:: Provided passage

Major Jerome Clark has an amazing tale in the May, 1931 issue of the American Rifleman that suggests it. Here's what he wrote:

"Probably few of our readers now about one of the most important inventions of the period of the early (18)70s --- the invention of the central-fire primer.
"Most of us know that during the Civil War and for some years after, all our cartridges were rimfire, with few exceptions. The Government .50-caliber Springfield, and also the .45, were central-fire, but they had no primer, as we know primers today.
"The firing pin simply made an indentation in the back of the cartridge case, over a little spot of fulminate enclosed in a pocket on the inside of the shell.
"From 1865 to 1876 the Indians were giving the Army a great deal of trouble, making constant forays on the Union Pacific Railway, then in the course of construction. Most of the Indians were armed with short, heavy muzzle-loading rifles of about .40-caliber, with half stock and patch box, which they obtained from the post traders in exchange for furs.
"In several engagements with troops and settlers about 1871 the Sioux captured a number of breech-loading rifles, mostly Springfields of the .50-caliber type. A strict order was issued not to sell any ammunition to them for breech-loading guns, and as far as is known the order was obeyed implicitly.
"However, whenever an Indian got a chance to pick up a fired cartridge case, he saved it, usually to cut up and hammer out into little ornaments to embellish his leggings or tobacco pouch.
"Along about the latter part of (18)71 the troops had a brush with several parties of Sioux, and were surprised to find quite a number of them using Springfield rifles. The mystery was where did they get their ammunition?
"I don't think the question was settled for quite a while, but after a future brush with them some of their empty cases were gathered up and examined, and it was found that the Sioux had been reloading the empty cases that the soldiers had discarded.

::::
:: Data rows

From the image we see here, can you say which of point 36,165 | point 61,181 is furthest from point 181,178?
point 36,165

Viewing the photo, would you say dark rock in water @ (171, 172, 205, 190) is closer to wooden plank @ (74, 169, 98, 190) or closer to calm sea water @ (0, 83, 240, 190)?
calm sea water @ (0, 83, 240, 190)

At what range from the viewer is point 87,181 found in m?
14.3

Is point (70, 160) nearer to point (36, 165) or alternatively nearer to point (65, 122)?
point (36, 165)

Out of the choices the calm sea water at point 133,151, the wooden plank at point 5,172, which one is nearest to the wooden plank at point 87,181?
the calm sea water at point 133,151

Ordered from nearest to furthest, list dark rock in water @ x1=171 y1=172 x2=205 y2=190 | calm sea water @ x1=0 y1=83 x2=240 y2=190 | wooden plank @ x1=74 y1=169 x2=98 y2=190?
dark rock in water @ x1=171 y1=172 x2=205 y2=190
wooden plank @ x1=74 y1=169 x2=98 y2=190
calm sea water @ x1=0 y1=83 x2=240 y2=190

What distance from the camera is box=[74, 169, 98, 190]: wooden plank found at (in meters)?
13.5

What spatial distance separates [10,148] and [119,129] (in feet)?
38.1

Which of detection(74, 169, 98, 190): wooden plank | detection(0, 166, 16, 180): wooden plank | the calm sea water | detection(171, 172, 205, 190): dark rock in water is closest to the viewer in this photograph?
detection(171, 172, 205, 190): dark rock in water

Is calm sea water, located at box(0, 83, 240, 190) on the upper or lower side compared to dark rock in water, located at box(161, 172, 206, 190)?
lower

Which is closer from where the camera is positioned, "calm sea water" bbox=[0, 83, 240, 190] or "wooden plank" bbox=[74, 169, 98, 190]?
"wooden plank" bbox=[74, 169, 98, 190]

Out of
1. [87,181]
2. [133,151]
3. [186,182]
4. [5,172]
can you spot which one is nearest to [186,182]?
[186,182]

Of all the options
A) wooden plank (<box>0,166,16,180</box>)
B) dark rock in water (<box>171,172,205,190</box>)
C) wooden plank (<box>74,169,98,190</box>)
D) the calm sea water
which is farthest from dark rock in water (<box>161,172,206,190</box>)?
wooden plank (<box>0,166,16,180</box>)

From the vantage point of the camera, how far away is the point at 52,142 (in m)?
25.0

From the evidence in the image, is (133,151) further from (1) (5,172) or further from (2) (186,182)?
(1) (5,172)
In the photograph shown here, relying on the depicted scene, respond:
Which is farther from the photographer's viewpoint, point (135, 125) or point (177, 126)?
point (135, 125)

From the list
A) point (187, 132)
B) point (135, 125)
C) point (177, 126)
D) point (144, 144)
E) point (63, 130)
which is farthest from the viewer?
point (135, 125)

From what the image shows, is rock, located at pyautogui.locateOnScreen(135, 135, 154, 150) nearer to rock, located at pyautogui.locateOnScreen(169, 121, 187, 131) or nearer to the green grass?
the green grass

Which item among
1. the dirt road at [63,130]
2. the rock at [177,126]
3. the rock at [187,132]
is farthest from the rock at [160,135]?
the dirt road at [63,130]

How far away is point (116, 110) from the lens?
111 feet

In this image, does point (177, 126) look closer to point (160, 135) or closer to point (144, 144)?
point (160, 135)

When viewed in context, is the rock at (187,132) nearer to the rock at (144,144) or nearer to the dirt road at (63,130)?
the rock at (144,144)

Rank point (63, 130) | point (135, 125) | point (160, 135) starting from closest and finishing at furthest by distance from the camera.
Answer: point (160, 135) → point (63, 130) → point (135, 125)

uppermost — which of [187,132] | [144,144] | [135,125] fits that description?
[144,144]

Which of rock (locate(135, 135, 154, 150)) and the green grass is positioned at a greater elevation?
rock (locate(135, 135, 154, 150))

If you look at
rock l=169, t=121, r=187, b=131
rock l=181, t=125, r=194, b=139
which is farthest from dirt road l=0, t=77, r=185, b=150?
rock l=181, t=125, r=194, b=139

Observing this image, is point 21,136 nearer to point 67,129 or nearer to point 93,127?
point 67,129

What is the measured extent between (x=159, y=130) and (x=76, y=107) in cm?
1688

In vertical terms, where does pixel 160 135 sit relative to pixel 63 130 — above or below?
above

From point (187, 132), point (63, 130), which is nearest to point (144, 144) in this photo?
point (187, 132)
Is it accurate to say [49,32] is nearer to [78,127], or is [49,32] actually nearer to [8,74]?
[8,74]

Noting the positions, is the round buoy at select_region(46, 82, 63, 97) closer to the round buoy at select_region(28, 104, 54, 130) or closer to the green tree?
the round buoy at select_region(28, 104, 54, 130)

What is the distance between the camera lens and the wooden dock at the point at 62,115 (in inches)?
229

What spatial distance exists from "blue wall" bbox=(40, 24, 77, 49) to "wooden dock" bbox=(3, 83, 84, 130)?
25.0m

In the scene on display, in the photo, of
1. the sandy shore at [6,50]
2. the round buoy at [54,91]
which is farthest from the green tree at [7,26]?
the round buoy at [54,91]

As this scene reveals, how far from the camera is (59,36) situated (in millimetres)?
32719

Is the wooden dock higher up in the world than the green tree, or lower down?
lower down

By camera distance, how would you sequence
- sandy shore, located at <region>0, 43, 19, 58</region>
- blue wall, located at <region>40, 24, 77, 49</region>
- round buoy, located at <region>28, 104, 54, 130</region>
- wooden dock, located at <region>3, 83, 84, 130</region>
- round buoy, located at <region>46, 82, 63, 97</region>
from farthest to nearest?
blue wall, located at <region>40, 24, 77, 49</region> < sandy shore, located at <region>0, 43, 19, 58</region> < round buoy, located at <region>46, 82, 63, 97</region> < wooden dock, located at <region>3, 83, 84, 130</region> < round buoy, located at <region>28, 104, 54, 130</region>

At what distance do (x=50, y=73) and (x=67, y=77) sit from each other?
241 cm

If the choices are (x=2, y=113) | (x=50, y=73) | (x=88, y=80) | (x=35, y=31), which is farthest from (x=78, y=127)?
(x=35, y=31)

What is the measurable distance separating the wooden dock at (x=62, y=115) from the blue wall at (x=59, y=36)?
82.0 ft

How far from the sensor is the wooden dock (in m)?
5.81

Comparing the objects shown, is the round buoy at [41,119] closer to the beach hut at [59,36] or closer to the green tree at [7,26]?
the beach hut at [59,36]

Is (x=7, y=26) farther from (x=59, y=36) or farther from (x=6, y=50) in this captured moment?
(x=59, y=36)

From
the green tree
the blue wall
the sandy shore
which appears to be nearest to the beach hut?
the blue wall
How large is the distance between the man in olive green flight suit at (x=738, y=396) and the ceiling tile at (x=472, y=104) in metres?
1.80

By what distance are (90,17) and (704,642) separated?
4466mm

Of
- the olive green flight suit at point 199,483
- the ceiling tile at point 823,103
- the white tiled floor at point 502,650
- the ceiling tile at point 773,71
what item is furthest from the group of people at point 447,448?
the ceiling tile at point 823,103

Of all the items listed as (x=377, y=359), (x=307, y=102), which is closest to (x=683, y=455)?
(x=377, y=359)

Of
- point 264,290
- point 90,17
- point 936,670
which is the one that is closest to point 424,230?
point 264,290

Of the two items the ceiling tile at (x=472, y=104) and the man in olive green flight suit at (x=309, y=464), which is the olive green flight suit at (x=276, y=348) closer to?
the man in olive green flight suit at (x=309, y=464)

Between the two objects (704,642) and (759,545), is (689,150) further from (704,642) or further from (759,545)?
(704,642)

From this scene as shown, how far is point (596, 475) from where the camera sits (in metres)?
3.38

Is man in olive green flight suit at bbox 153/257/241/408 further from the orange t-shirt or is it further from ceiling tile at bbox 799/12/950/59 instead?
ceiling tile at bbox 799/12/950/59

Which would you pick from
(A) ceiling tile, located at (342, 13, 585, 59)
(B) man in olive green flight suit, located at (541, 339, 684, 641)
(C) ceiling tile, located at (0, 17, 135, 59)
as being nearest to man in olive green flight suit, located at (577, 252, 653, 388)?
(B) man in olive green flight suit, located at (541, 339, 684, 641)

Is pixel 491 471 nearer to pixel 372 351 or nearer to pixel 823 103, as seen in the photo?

::::

* [Problem to solve]: In the passage on the central-fire primer, what did examining the gathered empty cases reveal about where the Sioux got their ammunition?

* [Expected output]: The Sioux had been reloading the empty cases that the soldiers had discarded.